» **PROBLEM TO SOLVE**
Reproduce the records without their pictures, keeping every word as it is.

[Image-text web data]

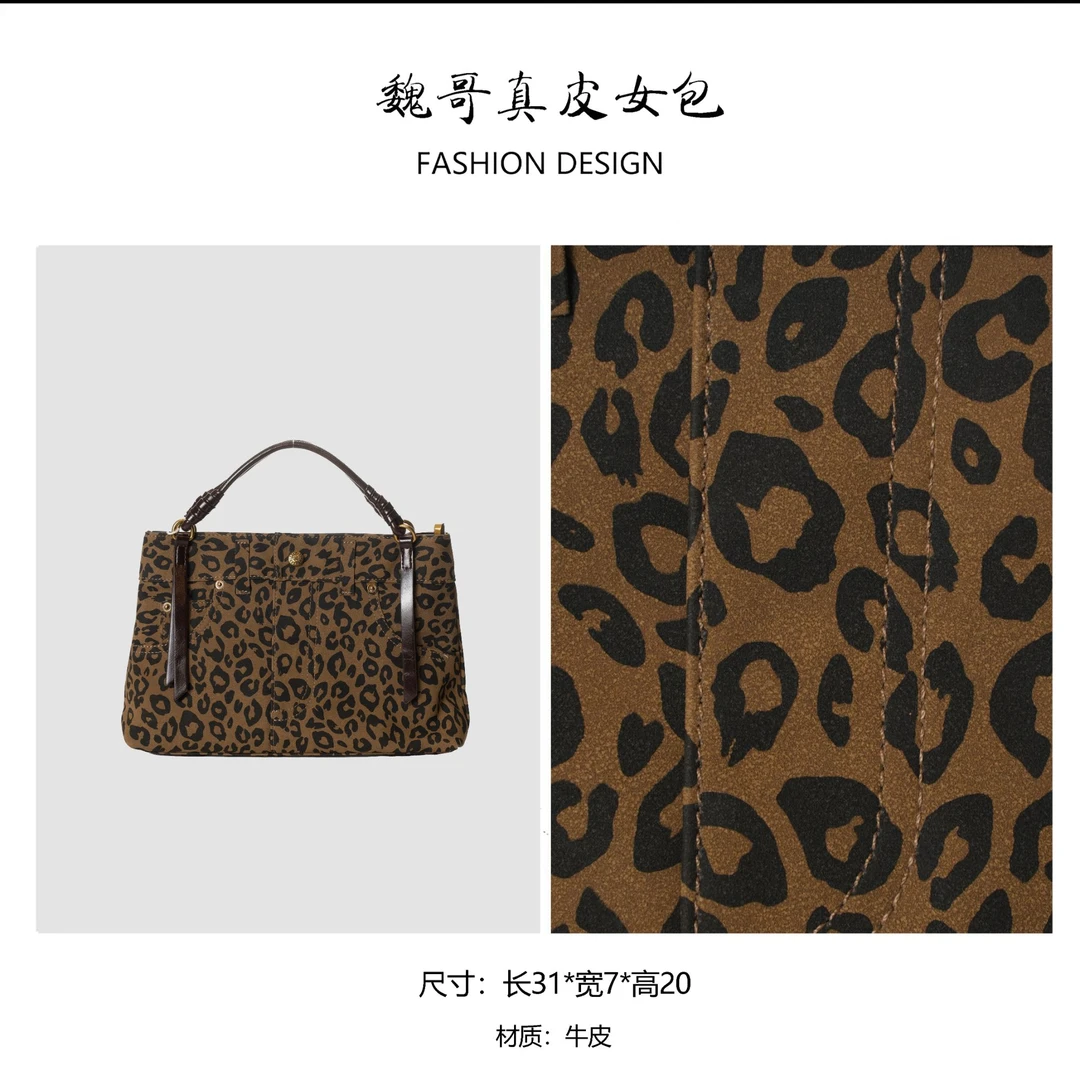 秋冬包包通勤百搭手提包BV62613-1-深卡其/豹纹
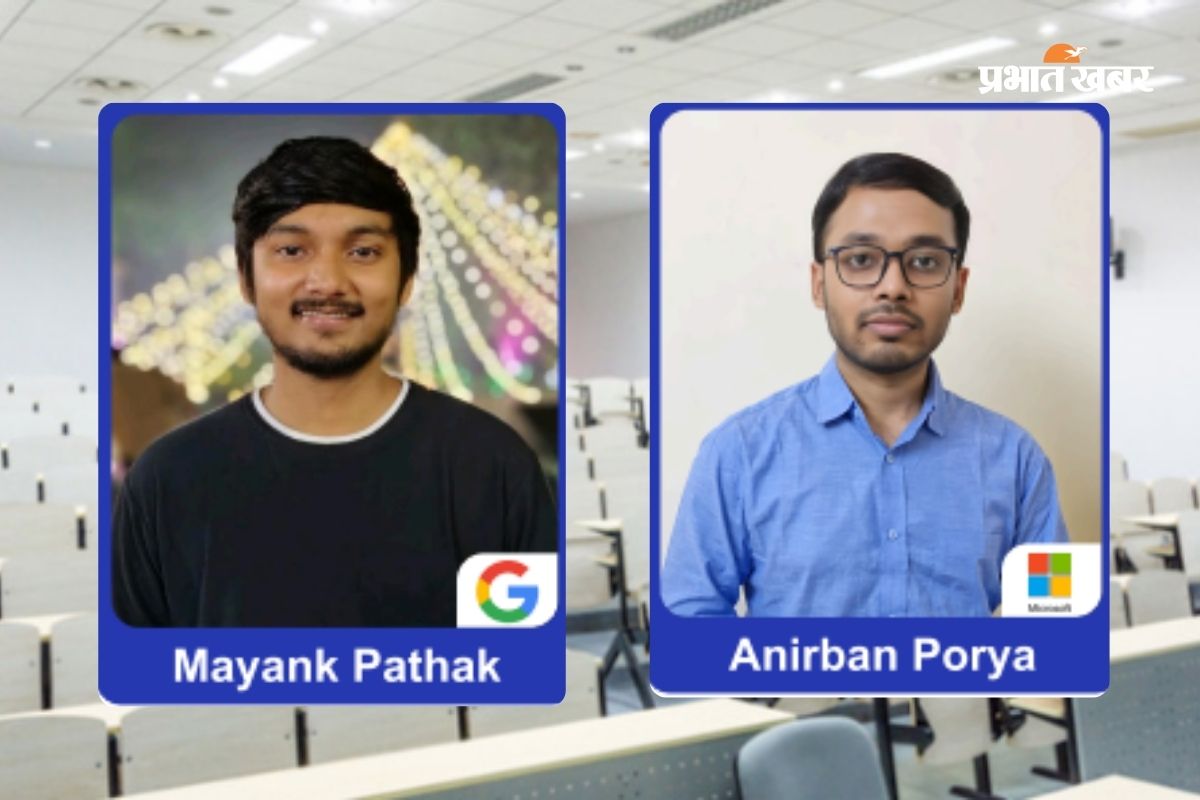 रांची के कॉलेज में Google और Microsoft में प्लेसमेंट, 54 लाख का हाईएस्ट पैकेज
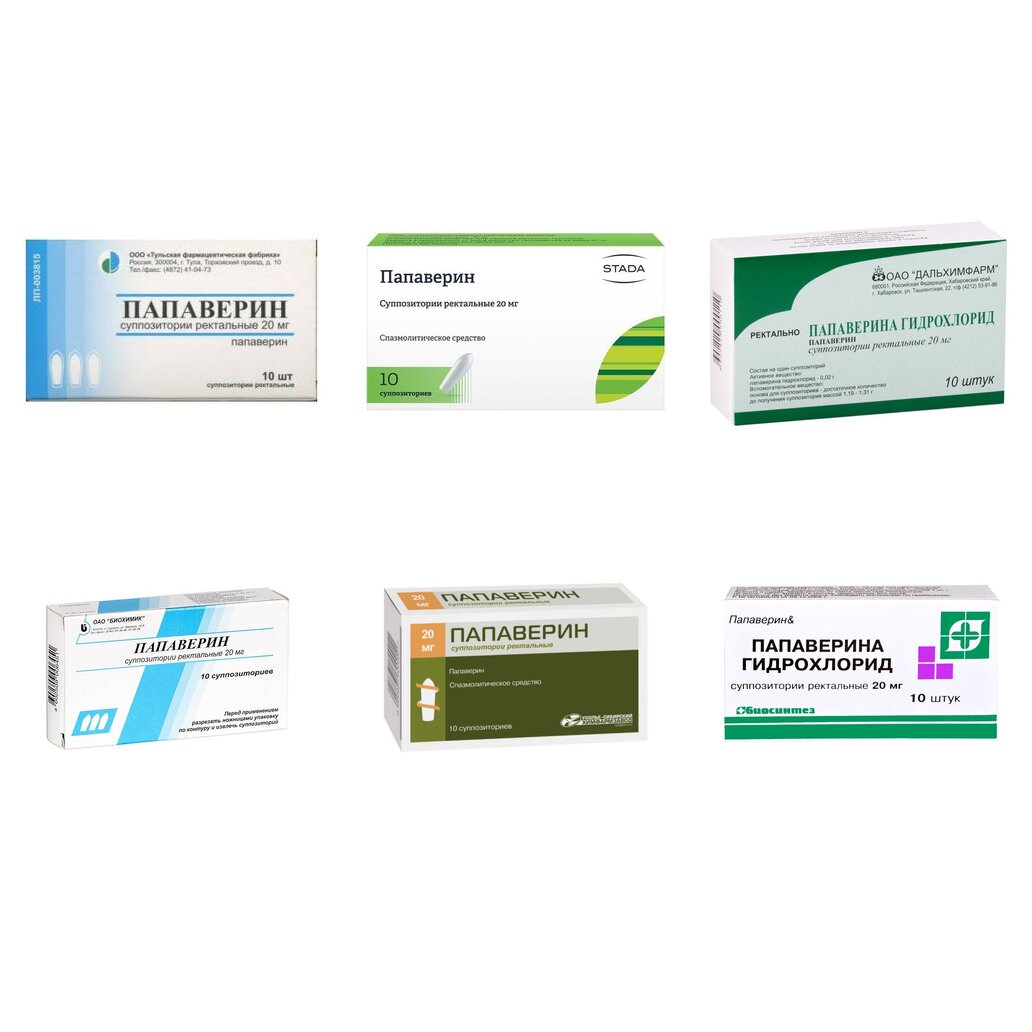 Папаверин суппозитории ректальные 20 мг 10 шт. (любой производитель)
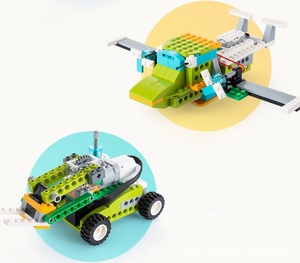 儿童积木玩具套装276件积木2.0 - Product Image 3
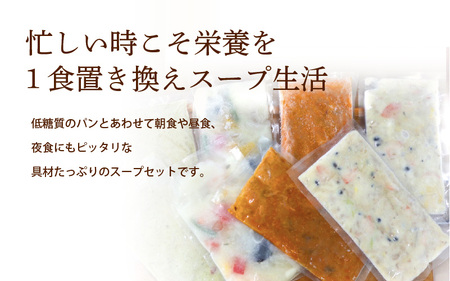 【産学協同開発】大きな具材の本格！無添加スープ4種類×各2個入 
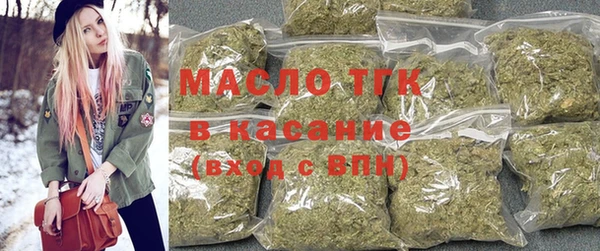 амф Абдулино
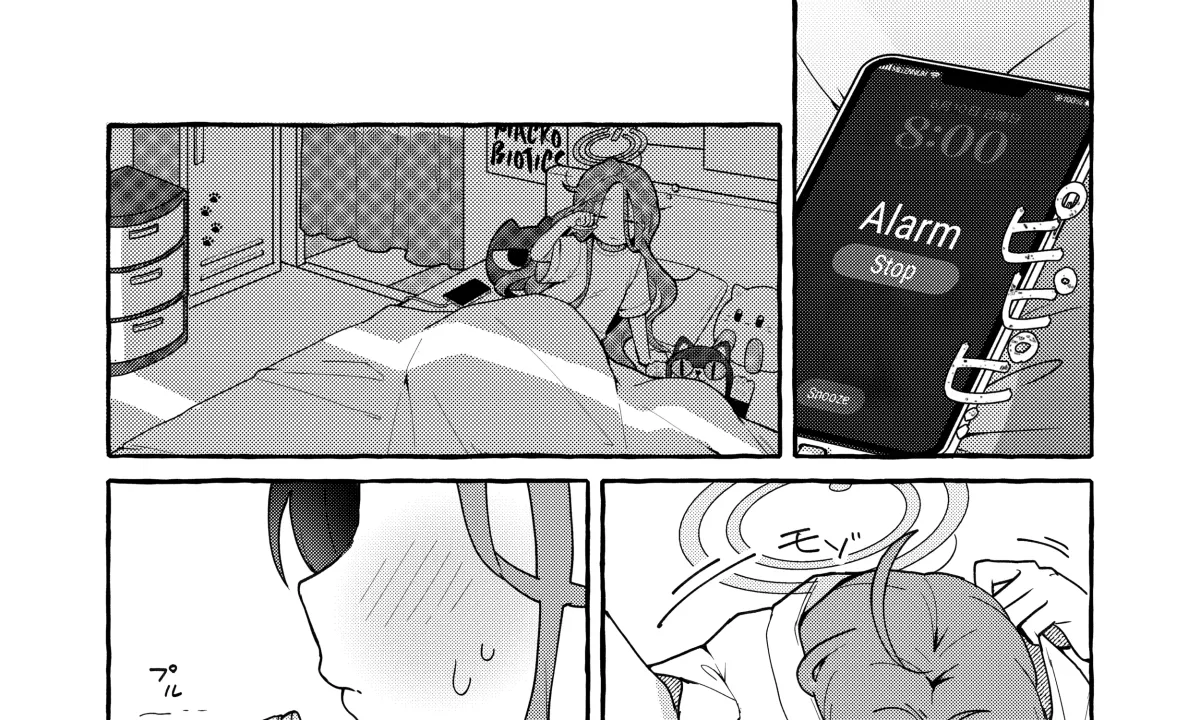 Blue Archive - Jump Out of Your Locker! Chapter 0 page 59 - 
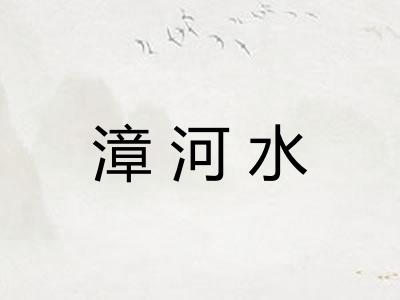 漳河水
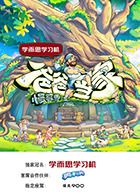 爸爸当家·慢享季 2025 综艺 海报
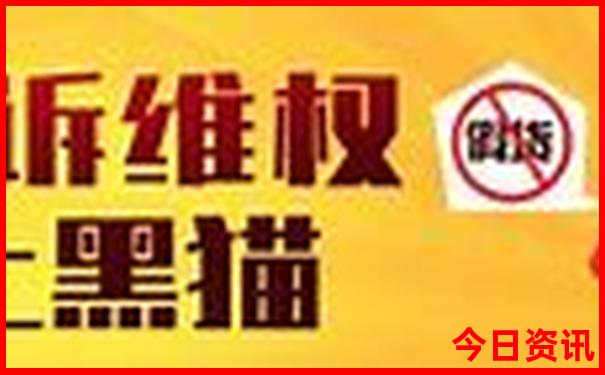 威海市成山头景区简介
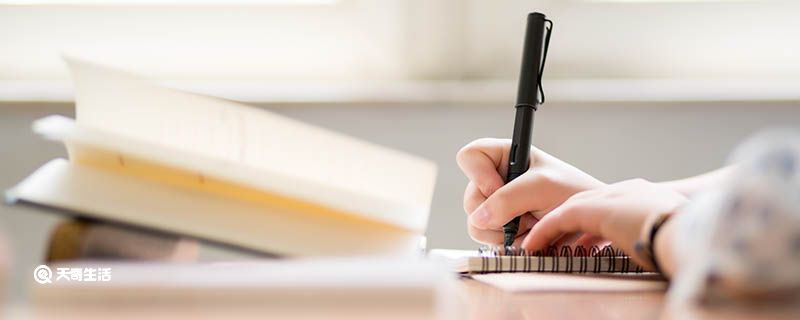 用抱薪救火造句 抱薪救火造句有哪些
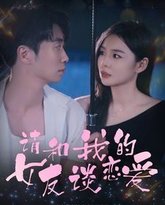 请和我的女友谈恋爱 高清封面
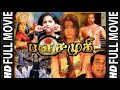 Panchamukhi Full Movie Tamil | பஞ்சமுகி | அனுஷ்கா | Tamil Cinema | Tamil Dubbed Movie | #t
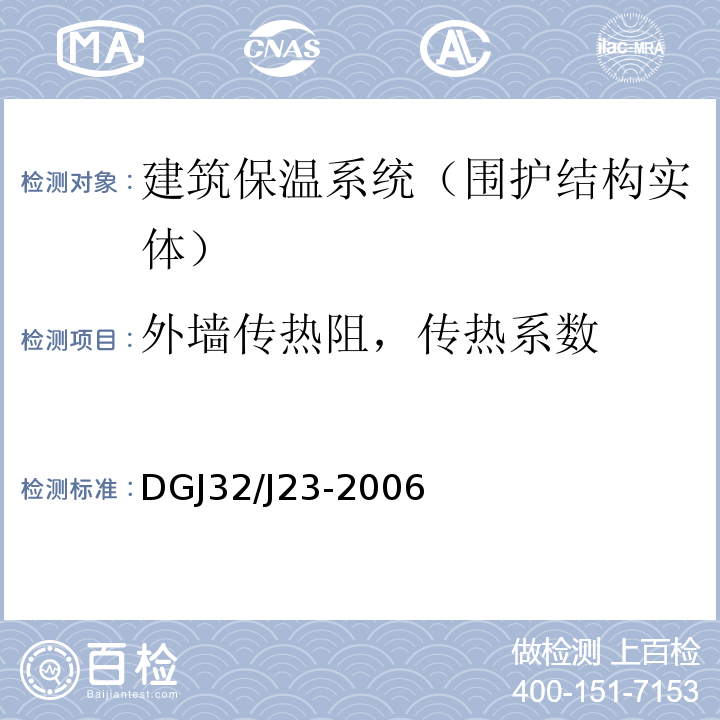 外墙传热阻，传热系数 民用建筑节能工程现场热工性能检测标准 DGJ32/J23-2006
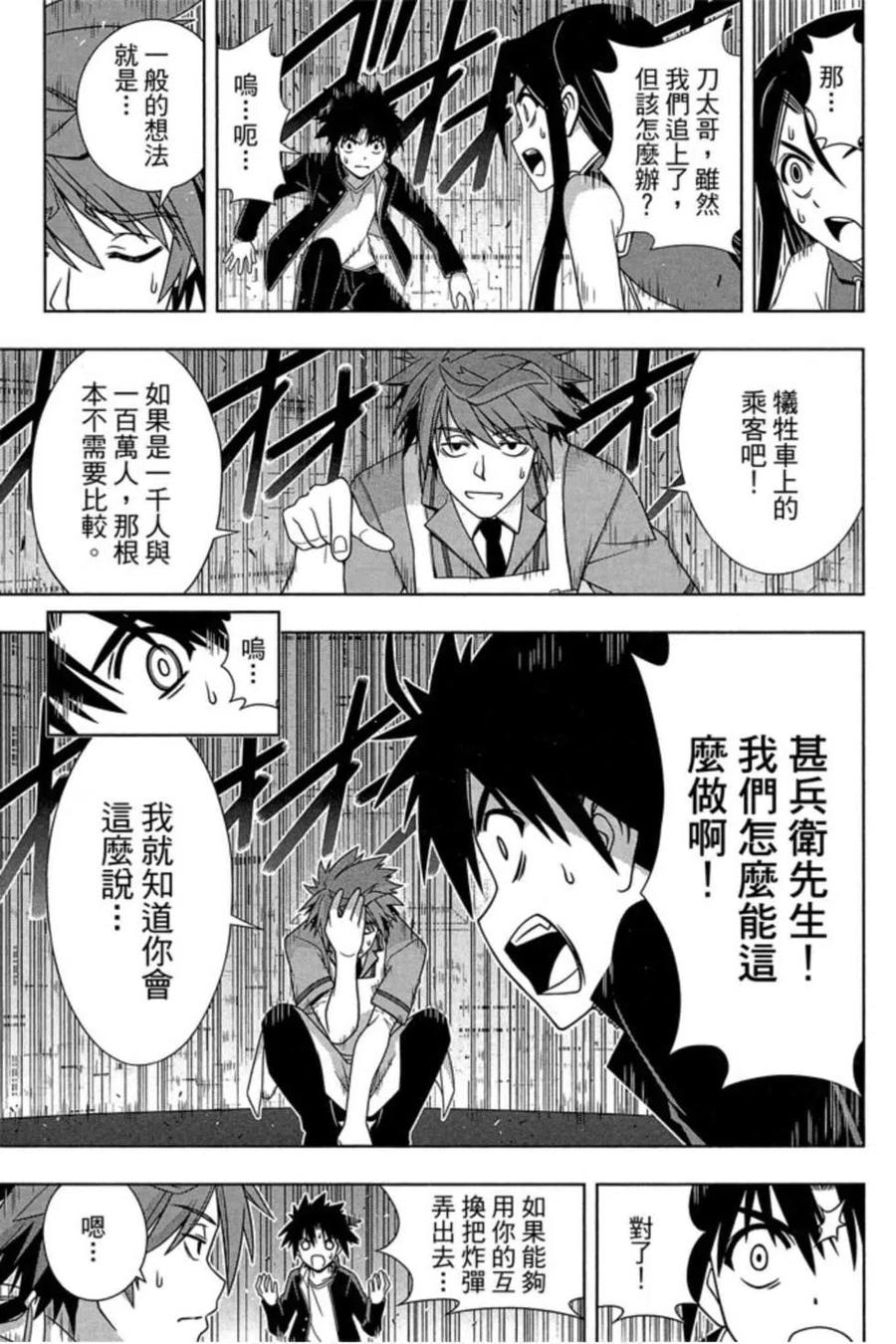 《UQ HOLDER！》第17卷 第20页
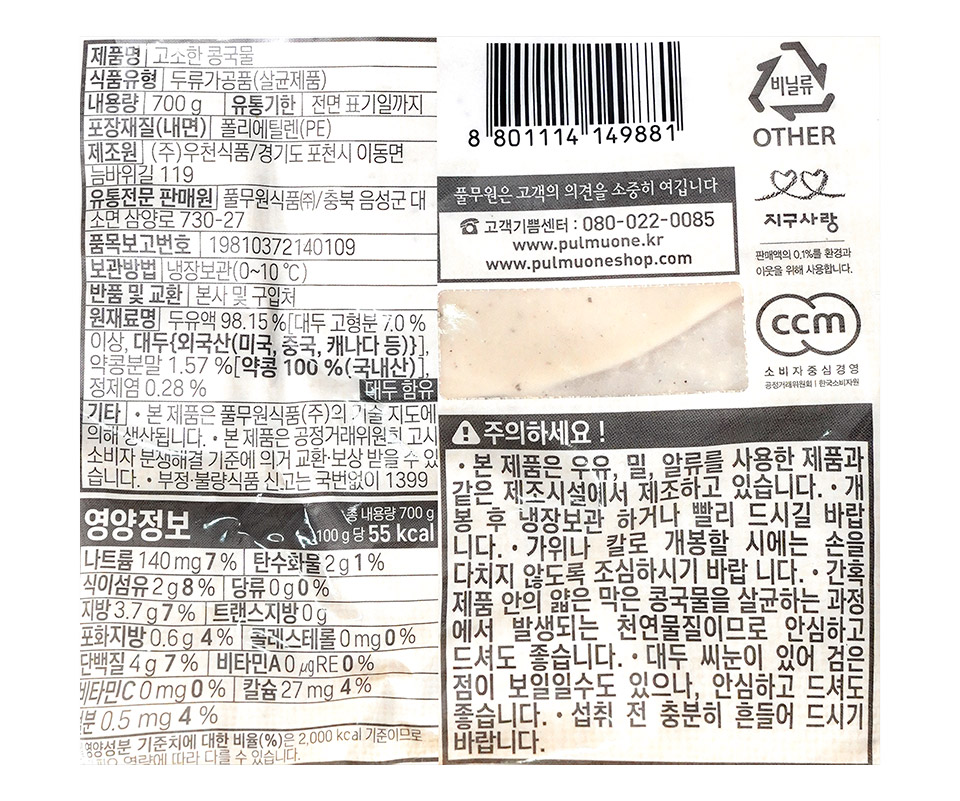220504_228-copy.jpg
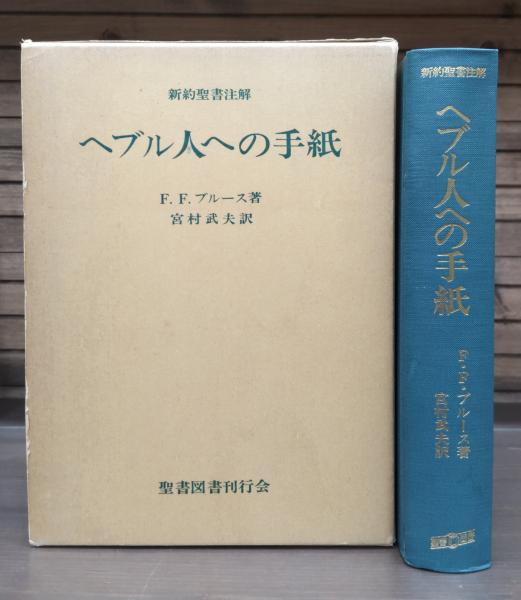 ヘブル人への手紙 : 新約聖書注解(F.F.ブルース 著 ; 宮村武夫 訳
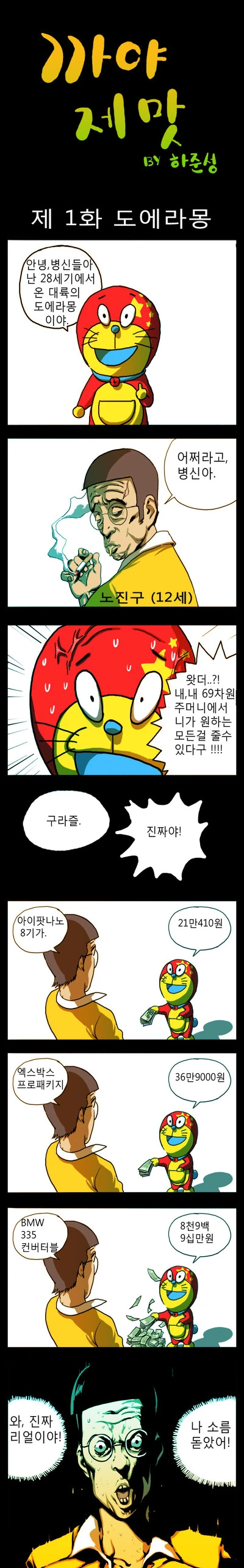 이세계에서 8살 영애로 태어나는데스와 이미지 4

» **WRITTEN SOLUTION**
 秋冬包包通勤百搭手提包BV62613-1-深卡其/豹纹
 रांची के कॉलेज में Google और Microsoft में प्लेसमेंट, 54 लाख का हाईएस्ट पैकेज
 Папаверин суппозитории ректальные 20 мг 10 шт. (любой производитель)
 儿童积木玩具套装276件积木2.0 - Product Image 3
 【産学協同開発】大きな具材の本格！無添加スープ4種類×各2個入 
 амф Абдулино
 Blue Archive - Jump Out of Your Locker! Chapter 0 page 59 - 
 漳河水
 爸爸当家·慢享季 2025 综艺 海报
 威海市成山头景区简介
 用抱薪救火造句 抱薪救火造句有哪些
 请和我的女友谈恋爱 高清封面
 Panchamukhi Full Movie Tamil | பஞ்சமுகி | அனுஷ்கா | Tamil Cinema | Tamil Dubbed Movie | #t
 外墙传热阻，传热系数 民用建筑节能工程现场热工性能检测标准 DGJ32/J23-2006
 《UQ HOLDER！》第17卷 第20页
220504_228-copy.jpg
 ヘブル人への手紙 : 新約聖書注解(F.F.ブルース 著 ; 宮村武夫 訳
 이세계에서 8살 영애로 태어나는데스와 이미지 4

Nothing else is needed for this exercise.